April 22, 2009
As another Earth Day arrives, a wide gap exists between white evangelicals and Americans of other religious backgrounds concerning the issue of global warming.
An 2008 analysis by the Pew Research Center’s Forum on Religion and Public Life reports that while 71 percent of the U.S. population thinks solid evidence exists showing the earth has been warming over the past few decades, only 58 percent of white evangelicals agree.
Among those who believe global warming is a reality, 47 percent of the general population blames the warming on human activity, while only 34 percent of white evangelicals lay the blame on manmade causes.
Fully 31 percent of white evangelicals dismiss the notion of there being hard evidence to prove global warming is happening, compared to 21 percent of the U.S. population.
And the numbers when comparing white evangelicals with Americans who list their religious membership as “unaffiliated” are even more at different ends of the spectrum, though the overall percentage of Americans who say the earth is getting warmer has decreased from 77 percent in since January 2007.
Why the differences? One often-heard criticism among evangelicals is that the secular media sways public thinking by printing misinformation.
At least one evangelical leader on the global warming issue thinks the real reason behind the Pew Forum research numbers lies elsewhere.
E. Calvin Beisner, a former professor of social ethics at Knox Theological Seminary, is one of the leading evangelical critics of the validity of global warming.
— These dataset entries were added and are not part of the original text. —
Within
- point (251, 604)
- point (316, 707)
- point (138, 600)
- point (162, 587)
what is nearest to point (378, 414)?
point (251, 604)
Among his primary answers for the “global warming gap” is that evangelicals are critical thinkers who demand strong evidence before they will believe what the world is telling them.
“We’re not absolute skeptics, but we’re fairly skeptical ... which helps explain why evangelicals have not jumped on the global warming bandwagon,” Beisner said, pointing to the apostle Paul’s admonition in 1 Thessalonians 5:21 to “test all things; hold fast which is good.”
Also setting evangelicals apart from the mainstream is their preponderance to view everything through a Biblical worldview, Beisner said.
Beisner explained that contrary to much of the scientific study conducted and presented by the Intergovernmental Panel on Climate Change (IPCC), the earth has natural, God-given methods of climate control that keep everything in balance.
“Evangelicals, because of their world view, would naturally look for such mechanisms and would expect to find a self-correcting system, but those who don’t think God created the world would expect a system that is fragile,” he said.
Beisner questioned the current relevance of the Pew report, citing its year-old information – the survey polled 1,502 Americans last April and was part of a larger study that also looked at gender, race and political affiliation – as reason to wonder why the results were released last week. He said that newer surveys show evangelicals are even less ready to affirm manmade warming than the Pew poll suggests.
“Which is really saying something, considering (the Pew survey analysis) indicates that only 34 percent of evangelicals believe there’s solid evidence for manmade global warming.
Not all Christians agree with Beisner that global warming is more myth than reality. White mainline Protestants (67 percent), white non-Hispanic Catholics (64 percent) and black Protestants (75 percent) told Pew they think global warming is real.
Ben Lowe, a 25-year-old Christian activist and author of "Green Revolution," believes that all followers of Jesus should be working to make sure the planet is as healthy as possible.